Deiche bauen – Grenzen setzen

Als Hamburger sind einem die Jahreszahlen 1962 und 1976 wahrscheinlich bekannt: im Februar 1962 und im Januar 1976 kam es zu den beiden schwersten Sturmfluten, denen Hamburg im vergangenen Jahrhundert ausgesetzt war. Und obwohl der Pegel 1976 deutlich höher war als 1962, waren die Zerstörungen 1962 deutlich stärker und die Opferzahlen deutlich höher.

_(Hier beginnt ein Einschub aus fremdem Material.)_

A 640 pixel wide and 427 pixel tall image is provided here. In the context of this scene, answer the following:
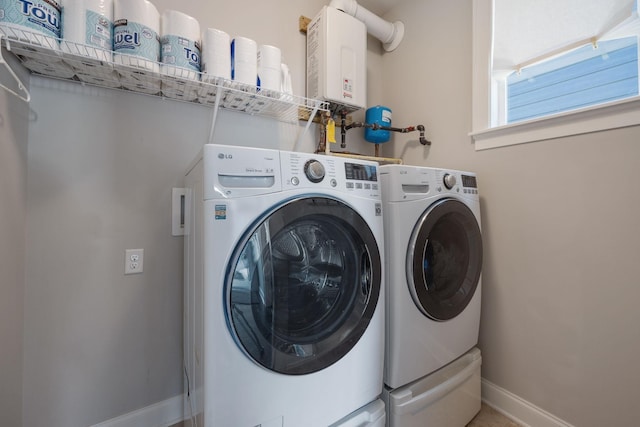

Der Grund: gebrochene Deiche.

Und genau wie Deiche uns vor Überflutung durch Wasser schützen, schützen unsere Abgrenzungen uns vor Überflutung durch Einflüsse, Stimmungen, Meinungen und anderem von Außen. 

Erfahrungsgemäß müssen in jedem System Abgrenzungen stattfinden – die Frage ist nur: wer macht es – und wo? Stellen Sie sich vor, Ihre Schwiegereltern wären übergriffig und Ihr Partner wäre dieses Verhalten gewohnt und würde entsprechend nichts unternehmen. Dann ist die Wahrscheinlichkeit hoch, dass sich langsam aber sicher eine Grenze zwischen Ihnen und Ihrem Partner ausbildet. Denn Sie haben keine Lust auf übergriffiges Verhalten.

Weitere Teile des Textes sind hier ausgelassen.